Let's not talk about a date like 03/04 (with a year embedded sonewhere). Is that the fourth of March or the third of April? For me it would be the former.
That makes it even more absurd to ever display it as Jul 23
That's March of 2004.
It makes sense to me. Full year so you can't confuse it with month and day in the current year.
So why not always display the full year, or even better display the full date ?
That you have to ask Discourse or Arduino ![]()
YYYYMMDD is the only logical filename format to avoid when the OS changes the creation date when the file is "touch"ed. Many have called me "not very human friendly" but it (the file naming, not my feelings) makes complete sense to me.
YYYY-MM-DD is equally as logical.
Some OS do not allow the "en" or "em" dash and change it to an underscore. Less is more.
Who said anything about en or en dash? A hyphen is used.
Since you have such strong feelings on this subject (as do I), I recommend you educate yourself on ISO 8601 (as I have done).
Honestly, I came to my conclusion in my own, lazy way. My pick for YYYYMMDD without ISO 8601 hyphen (I read your reference just now) or underscore is because I needed to move data among systems (VAX, Unix, MSdos, MAC, Linux), and each system had a problem with another system's use of special characters in filenames. When I arrived at one job site, operators were batch-renaming filenames every day to move to a different system. I showed them how my laziness of using YYYYMMDD could save hours of work... making myself redundant because operations didn't need to stay late any more.

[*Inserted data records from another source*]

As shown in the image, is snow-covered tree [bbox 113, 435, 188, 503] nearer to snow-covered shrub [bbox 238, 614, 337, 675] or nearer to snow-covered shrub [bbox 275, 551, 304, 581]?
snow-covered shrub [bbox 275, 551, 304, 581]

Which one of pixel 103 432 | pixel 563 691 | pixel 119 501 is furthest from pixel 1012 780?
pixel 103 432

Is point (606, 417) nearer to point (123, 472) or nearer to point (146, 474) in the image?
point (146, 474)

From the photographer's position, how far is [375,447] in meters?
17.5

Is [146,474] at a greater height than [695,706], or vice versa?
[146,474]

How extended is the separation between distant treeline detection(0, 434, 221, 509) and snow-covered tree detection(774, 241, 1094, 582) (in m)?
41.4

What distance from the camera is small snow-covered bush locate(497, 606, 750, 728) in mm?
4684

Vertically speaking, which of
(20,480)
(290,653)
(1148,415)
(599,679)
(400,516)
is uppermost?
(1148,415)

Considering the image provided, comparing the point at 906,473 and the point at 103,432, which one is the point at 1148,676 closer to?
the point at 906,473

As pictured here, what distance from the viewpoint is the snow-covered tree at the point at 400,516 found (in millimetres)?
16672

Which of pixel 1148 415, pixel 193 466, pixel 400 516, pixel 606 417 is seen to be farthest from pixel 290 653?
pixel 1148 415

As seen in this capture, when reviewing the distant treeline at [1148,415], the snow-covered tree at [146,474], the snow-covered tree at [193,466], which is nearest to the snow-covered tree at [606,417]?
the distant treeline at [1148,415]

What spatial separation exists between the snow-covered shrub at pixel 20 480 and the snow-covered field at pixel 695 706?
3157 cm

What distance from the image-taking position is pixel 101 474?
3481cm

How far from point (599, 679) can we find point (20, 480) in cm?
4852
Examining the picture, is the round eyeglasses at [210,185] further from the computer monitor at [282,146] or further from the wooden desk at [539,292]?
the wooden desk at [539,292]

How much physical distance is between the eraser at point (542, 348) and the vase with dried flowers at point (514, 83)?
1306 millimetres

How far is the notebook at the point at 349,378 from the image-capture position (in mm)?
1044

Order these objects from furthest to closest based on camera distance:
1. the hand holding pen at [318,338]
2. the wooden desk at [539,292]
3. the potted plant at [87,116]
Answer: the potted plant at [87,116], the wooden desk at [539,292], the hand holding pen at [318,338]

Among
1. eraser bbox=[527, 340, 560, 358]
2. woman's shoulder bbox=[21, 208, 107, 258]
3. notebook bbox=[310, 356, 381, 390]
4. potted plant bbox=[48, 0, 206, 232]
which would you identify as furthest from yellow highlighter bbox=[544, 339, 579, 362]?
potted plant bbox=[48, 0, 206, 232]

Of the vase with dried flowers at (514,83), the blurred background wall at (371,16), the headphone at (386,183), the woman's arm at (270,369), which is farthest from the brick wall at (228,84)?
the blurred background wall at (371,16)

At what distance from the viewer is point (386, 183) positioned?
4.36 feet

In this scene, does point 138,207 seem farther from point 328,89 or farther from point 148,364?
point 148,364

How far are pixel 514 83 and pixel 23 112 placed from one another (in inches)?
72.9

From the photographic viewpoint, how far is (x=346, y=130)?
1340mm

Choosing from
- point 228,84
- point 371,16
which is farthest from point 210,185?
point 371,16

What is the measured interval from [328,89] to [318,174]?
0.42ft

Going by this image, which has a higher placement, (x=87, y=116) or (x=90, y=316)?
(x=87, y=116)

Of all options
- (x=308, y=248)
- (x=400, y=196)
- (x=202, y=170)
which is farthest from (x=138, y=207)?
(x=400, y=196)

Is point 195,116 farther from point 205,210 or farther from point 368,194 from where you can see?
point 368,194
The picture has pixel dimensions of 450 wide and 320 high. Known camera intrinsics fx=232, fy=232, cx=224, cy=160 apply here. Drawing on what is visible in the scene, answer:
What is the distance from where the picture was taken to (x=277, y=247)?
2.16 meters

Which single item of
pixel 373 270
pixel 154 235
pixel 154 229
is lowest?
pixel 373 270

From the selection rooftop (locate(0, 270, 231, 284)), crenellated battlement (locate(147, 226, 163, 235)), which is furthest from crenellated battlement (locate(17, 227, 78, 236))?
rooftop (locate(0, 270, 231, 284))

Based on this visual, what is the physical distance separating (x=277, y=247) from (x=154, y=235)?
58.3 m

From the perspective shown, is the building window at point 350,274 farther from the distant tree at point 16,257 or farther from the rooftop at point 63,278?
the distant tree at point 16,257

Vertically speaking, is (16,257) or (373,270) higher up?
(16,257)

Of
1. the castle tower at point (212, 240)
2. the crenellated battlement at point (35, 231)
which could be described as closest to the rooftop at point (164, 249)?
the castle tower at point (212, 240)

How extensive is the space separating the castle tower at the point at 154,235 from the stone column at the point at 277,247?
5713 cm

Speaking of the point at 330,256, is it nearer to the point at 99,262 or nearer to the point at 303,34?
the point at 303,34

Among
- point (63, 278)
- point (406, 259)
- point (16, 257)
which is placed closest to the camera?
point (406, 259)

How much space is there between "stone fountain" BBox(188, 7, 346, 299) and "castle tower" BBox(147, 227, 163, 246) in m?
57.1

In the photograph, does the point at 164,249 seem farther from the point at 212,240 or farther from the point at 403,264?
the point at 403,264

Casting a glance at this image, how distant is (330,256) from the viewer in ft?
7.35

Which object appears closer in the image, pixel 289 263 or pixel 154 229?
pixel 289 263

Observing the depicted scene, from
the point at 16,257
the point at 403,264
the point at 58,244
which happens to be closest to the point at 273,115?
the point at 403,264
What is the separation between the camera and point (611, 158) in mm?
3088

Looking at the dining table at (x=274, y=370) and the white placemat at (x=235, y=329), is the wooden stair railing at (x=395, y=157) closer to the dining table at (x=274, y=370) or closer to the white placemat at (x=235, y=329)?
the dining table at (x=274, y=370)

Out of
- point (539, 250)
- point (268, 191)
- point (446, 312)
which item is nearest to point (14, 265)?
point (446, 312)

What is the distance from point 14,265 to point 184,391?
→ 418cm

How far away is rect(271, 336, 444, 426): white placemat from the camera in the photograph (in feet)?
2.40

This was in the day of 2400 baud handling most of the data because not everyone had 9600 equipment. I also have a story of script translating single-byte data to double-byte data so Japan could use their three written languages to pay their federal employees, but that company, also, doesn't exist any more. My history is full of my lazy work causing the savings of hundreds of hours of work a week and making myself redundant. Now I am a novice again. I know, comparatively, nothing, and I like it. It was nice to read the ISO. It made my day.